*WHAT THE TASK REQUIRES*
Set out the listing below as a numbered list, leaving out any blank lines.
--- Begin ---
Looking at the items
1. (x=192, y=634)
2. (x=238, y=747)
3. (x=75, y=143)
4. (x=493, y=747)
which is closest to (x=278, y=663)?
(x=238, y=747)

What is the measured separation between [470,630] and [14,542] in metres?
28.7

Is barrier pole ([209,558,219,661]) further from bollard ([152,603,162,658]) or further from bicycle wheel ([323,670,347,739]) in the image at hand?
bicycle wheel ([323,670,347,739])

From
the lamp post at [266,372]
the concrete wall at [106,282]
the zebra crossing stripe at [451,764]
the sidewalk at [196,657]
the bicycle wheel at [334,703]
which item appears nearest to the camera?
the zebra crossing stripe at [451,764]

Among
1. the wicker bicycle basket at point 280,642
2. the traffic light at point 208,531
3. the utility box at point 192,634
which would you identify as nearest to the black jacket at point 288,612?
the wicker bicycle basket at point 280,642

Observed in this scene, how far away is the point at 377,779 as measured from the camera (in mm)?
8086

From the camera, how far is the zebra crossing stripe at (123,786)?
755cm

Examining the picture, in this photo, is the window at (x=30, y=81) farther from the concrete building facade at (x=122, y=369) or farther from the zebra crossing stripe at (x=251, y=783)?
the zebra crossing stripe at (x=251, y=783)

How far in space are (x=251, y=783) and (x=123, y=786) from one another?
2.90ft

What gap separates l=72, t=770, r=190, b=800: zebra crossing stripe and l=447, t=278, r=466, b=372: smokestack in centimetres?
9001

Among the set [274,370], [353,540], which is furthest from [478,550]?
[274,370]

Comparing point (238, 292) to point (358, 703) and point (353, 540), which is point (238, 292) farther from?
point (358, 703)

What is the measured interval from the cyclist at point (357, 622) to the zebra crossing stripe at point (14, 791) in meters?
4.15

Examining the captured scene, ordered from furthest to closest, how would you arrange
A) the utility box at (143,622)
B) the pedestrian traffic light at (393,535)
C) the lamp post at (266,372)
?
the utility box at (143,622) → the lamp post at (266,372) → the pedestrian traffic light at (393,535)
--- End ---
*SOLUTION BELOW*
1. Looking at the items
2. 1. (x=192, y=634)
3. 2. (x=238, y=747)
4. 3. (x=75, y=143)
5. 4. (x=493, y=747)
6. which is closest to (x=278, y=663)?
7. (x=238, y=747)
8. What is the measured separation between [470,630] and [14,542] in metres?
9. 28.7
10. Is barrier pole ([209,558,219,661]) further from bollard ([152,603,162,658]) or further from bicycle wheel ([323,670,347,739]) in the image at hand?
11. bicycle wheel ([323,670,347,739])
12. From
13. the lamp post at [266,372]
14. the concrete wall at [106,282]
15. the zebra crossing stripe at [451,764]
16. the sidewalk at [196,657]
17. the bicycle wheel at [334,703]
18. which item appears nearest to the camera?
19. the zebra crossing stripe at [451,764]
20. Among
21. 1. the wicker bicycle basket at point 280,642
22. 2. the traffic light at point 208,531
23. 3. the utility box at point 192,634
24. which would you identify as nearest to the black jacket at point 288,612?
25. the wicker bicycle basket at point 280,642
26. Observed in this scene, how far away is the point at 377,779 as measured from the camera (in mm)?
27. 8086
28. From the camera, how far is the zebra crossing stripe at (123,786)?
29. 755cm
30. Examining the picture, in this photo, is the window at (x=30, y=81) farther from the concrete building facade at (x=122, y=369) or farther from the zebra crossing stripe at (x=251, y=783)?
31. the zebra crossing stripe at (x=251, y=783)
32. How far in space are (x=251, y=783) and (x=123, y=786) from one another?
33. 2.90ft
34. What gap separates l=72, t=770, r=190, b=800: zebra crossing stripe and l=447, t=278, r=466, b=372: smokestack in centimetres?
35. 9001
36. Among the set [274,370], [353,540], which is furthest from [478,550]?
37. [274,370]
38. Comparing point (238, 292) to point (358, 703) and point (353, 540), which is point (238, 292) farther from?
39. point (358, 703)
40. What is the measured interval from the cyclist at point (357, 622) to the zebra crossing stripe at point (14, 791) in meters?
41. 4.15
42. Examining the captured scene, ordered from furthest to closest, how would you arrange
43. A) the utility box at (143,622)
44. B) the pedestrian traffic light at (393,535)
45. C) the lamp post at (266,372)
46. ?
47. the utility box at (143,622) → the lamp post at (266,372) → the pedestrian traffic light at (393,535)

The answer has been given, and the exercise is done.